Samuel Beckett admired the dramatic writing of Marguerite Duras; that much is known.
He was clear too about his own purpose as a playwright: to find a form of speech that would be ‘specifically dramatic’, to create works that would be of the stage, writing that would be made in response to – as a function of – the bodily and spatial conditions of theatre. Throughout his life he resisted requests for stage adaptations of the fiction, or film versions of the plays. And yet, the evidence of the later plays suggests that he was, at the very least, testing the limits of the genre, housing a liminal self in bodies and in spaces that were increasingly difficult of access for actors and spectators.

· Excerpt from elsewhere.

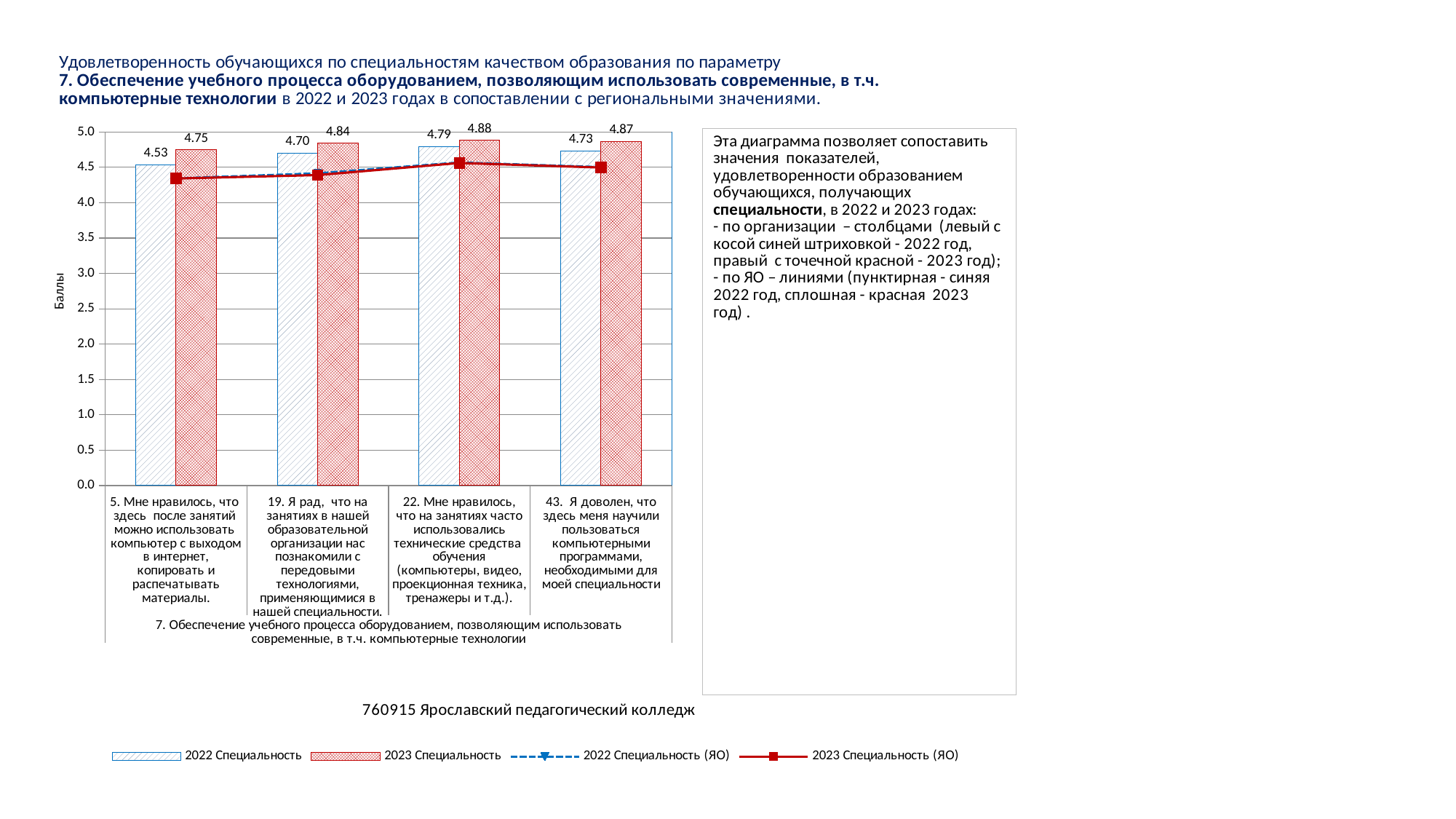
How many categories (survey items) are shown on the x axis? 4 What kind of chart is this? Combined bar and line chart What is the label of the vertical axis? Баллы Is the value of the 2023 Специальность (ЯО) line for item 5 greater or less than 4.5? less Which item has the lowest 2023 Специальность bar? 5. Мне нравилось, что здесь после занятий можно использовать компьютер с выходом в интернет What is the value of the 2022 Специальность bar for item 5 ("Мне нравилось, что здесь после занятий можно использовать компьютер...")? 4.53 For item 5, which is larger: the 2022 Специальность bar or the 2023 Специальность bar? 2023 Специальность Which item has the highest 2022 Специальность bar? 22. Мне нравилось, что на занятиях часто использовались технические средства обучения What is the difference between the 2023 and 2022 Специальность bars for item 19 ("Я рад, что на занятиях в нашей образовательной организации нас познакомили с передовыми технологиями...")? 0.14 What is the value of the 2023 Специальность bar for item 22 ("Мне нравилось, что на занятиях часто использовались технические средства обучения...")? 4.88 How many series does the legend list? 4 What is the value of the 2023 Специальность bar for item 43 ("Я доволен, что здесь меня научили пользоваться компьютерными программами...")? 4.87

The sub-title of Marguerite Duras’s play India Song is ‘Texte, théâtre, film’. Throughout her career as a writer and film-maker, she made works that sought to erase generic boundaries, pieces of narrative that would function in a range of media, characters appearing and re-appearing in different settings. What does it mean, therefore, to talk about Marguerite Duras’s theatre? Can we place Beckett at the limit of the dramatic, the last great European writer for the stage? It certainly seems that the new generation of playwrights in France is taking the direction indicated by Duras, eschewing the need for writing that would be specifically or even discernibly ‘dramatic’.
Taking the late theatres of Beckett and Duras as emblematic, this paper will seek to determine the meanings of the dramatic on the contemporary French stage.